So close and yet so far
Sealifts spend a week on Iqaluit's doorstep

Richard Gleeson
Northern News Services

IQALUIT (July 12/99) - An attempt at an early start on the Baffin sealift season last week turned out to be a false start.

The Lady Franklin arrived in Iqaluit on July 2 and was stationed a couple of hundred metres offshore for a week. It was scheduled to come in and beach itself for unloading Friday.

Though there probably are people out there who have been counting the minutes since the Coast Guard sealift arrived aboard the Lady Franklin in Iqaluit on July 2, Gary Pinto, who's waiting for a car he had shipped from Newfoundland, is not among them.

"It hasn't been a problem," said Pinto, a newcomer to Iqaluit. "I'm kind of enjoying the opportunity to do a little walking around."

Pinto said he was more curious than anxious: curious about how the unloading will work.

The Lady Franklin has been stalled within a few hundred metres of the low tide marked by lingering ice, kept in the bay by a light breeze. The ship will come in on the high tide and beach itself so trucks can be driven to its side for the unloading.

Freight includes most of 600 tonnes of construction material ordered by Steenberg Construction Ltd. The remainder is on the Aivik, which arrived in port on July 4 with a Nunavut Eastern Arctic Shipping sealift.

Company owner Jens Steenberg is considerably less patient than Pinto. He said his company has been filling the waiting time with odd jobs.
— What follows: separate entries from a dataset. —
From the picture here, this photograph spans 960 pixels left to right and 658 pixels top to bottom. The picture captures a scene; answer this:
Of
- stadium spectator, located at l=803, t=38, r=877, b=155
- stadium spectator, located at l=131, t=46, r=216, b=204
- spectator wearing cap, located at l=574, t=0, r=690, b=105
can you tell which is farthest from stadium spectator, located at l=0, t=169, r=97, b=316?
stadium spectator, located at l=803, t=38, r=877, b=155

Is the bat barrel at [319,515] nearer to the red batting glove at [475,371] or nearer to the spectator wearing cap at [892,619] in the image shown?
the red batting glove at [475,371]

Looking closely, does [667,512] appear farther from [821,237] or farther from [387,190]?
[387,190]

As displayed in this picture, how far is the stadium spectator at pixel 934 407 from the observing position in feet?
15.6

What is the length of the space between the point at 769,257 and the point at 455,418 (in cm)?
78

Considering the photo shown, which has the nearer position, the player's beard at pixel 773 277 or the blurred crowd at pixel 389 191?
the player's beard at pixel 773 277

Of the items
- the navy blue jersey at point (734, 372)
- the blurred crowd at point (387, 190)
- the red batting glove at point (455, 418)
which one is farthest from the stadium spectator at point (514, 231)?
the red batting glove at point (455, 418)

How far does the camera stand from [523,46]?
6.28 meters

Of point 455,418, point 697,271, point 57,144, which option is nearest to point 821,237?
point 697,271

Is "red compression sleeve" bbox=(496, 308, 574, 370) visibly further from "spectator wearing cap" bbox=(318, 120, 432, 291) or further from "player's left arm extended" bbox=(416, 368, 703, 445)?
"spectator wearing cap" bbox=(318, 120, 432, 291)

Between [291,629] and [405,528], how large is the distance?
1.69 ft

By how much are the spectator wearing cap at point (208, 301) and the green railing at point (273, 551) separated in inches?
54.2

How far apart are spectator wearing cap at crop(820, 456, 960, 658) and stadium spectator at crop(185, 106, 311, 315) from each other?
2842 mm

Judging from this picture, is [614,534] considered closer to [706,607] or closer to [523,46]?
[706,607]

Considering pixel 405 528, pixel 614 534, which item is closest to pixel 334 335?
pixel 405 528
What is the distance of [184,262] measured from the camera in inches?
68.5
"Time is money, especially in the North," he said. "Think about what it's costing the owners of those ships out there...they would have been on their way back down again by now. Now the whole schedule is going to be delayed. We're talking millions here."

Last week, the Coast Guard was aiming to have the vessels begin unloading on this past Friday.

"We're anxious to unload it, too," said Scotty Henderson of Hanson Construction Ltd., which will unload the Franklin. "We had an early spring, so they thought they would come up early. But the early spring didn't happen."

Most bars in town are down to the two or three brands of beer people wanted least during the year. The Lady Franklin will increase the selection considerably. She's delivering 130 tonnes of booze.

There's also something called an HB1 Bear Proof Container on board.

"There are five of them. They're garbage cans," said Don Galloway of the department of public works.

Steenberg said the wait highlights how desperately the town needs a proper port.

"We don't have a harbour and we're having big ships come in like this. It doesn't make a lot of sense ... we would unload in a fraction of the time (if there was a port) and cut down on shipping costs."